Turning to those who believe allowing divorced and remarried Catholics to receive Communion waters down Church teaching on the indissolubility of marriage, the pope said, “we put so many conditions on mercy that we empty it of its concrete meaning and real significance. That is the worst way of watering down the Gospel.”
In many respects, Pope Francis wrote, Church members themselves have presented and promoted such a dreary picture of married life that many people want nothing to do with it even though they dream of a love that will last a lifetime and be faithful.
“We have long thought that simply by stressing doctrinal, bioethical and moral issues, without encouraging openness to grace, we were providing sufficient support to families, strengthening the marriage bond and giving meaning to marital life,” he wrote. “We find it difficult to present marriage more as a dynamic path to personal development and fulfillment than as a lifelong burden.
“We also find it hard to make room for the consciences of the faithful, who very often respond as best they can to the Gospel amid their limitations, and are capable of carrying out their own discernment in complex situations,” the pope wrote.
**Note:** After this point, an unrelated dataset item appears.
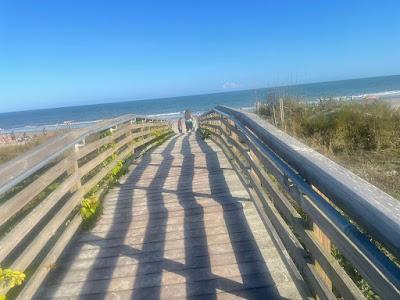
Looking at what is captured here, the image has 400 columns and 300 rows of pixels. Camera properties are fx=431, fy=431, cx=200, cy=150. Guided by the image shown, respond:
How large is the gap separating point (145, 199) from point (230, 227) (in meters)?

Yet, “we have been called to form consciences, not to replace them.”
The role of an individual’s conscience made frequent appearances in the document, not only regarding the situation of those who may determine their new union is best for their family, but also regarding decisions over how many children to have.
Phelan said that the document’s two central chapters, Four and Five, in which the Holy Father offers a Scriptural and practical reflection on St. Paul’s commentary on love in 1 Corinthians, followed by a reflection on “the beauty and supreme dignity of children, as well as the magnanimous mission of mothers and fathers” are “so deeply reflective, beautiful and inspiring that I think they will result in full retreats developed for married couples, in particular examinations of conscience that will bless the Church.”
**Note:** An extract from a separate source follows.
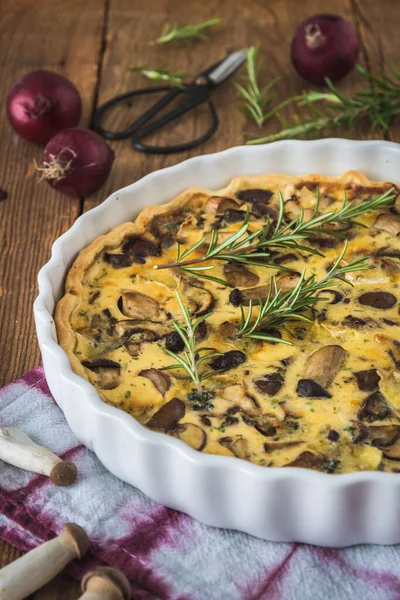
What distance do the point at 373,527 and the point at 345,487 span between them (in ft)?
0.58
Pope Francis praised Bl. Paul VI’s encyclical Humanae Vitae (Of Human Life), which insisted every sexual act in a marriage must be open to the possibility of pregnancy, and included a large section reiterating what has become known as St. John Paul II’s “Theology of the Body.”
“St. John Paul II is by far the most quoted thinker in the document. His Theology of the Body, and the refreshed language resulting from the great saint’s reflections on the body, mission of the person for gift, and sexuality are used often,” said Phelan. “The movement away from rules-based teaching in sexual ethics (though the 10 Commandments never change) to virtue-and meaning-based language is clear. The teaching does not change, but we need to lead our teaching through beauty and virtue, and Pope Francis does this in his Exhortation.”
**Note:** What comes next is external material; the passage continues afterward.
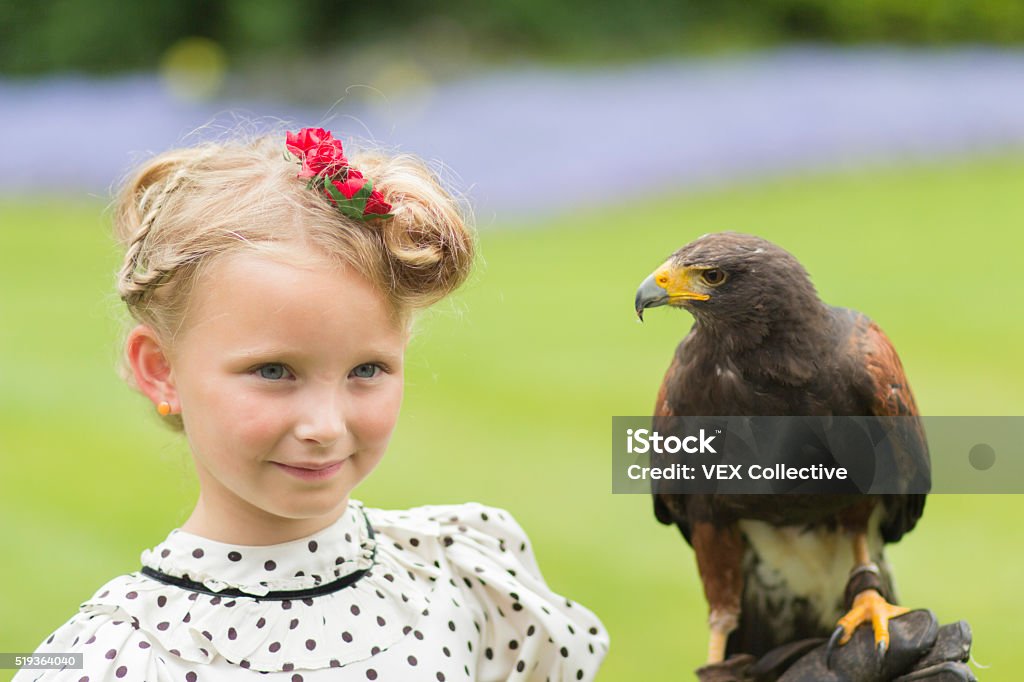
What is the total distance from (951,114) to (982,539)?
14.6ft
The saintly pope definitively opposed an old idea that considered “the erotic dimension of love simply as a permissible evil or a burden to be tolerated for the good of the family,” Pope Francis said. “Rather, it must be seen as gift from God that enriches the relationship of the spouses.”
Pope Francis called for Church leaders to ensure more married couples are involved as leaders in designing and carrying out pastoral programs for families. Their witness is key, he said.
“Marital love is not defended primarily by presenting indissolubility as a duty, or by repeating doctrine, but by helping it to grow ever stronger under the impulse of grace,” he said. “A love that fails to grow is at risk. Growth can only occur if we respond to God’s grace through constant acts of love, acts of kindness that become ever more frequent, intense, generous, tender and cheerful.”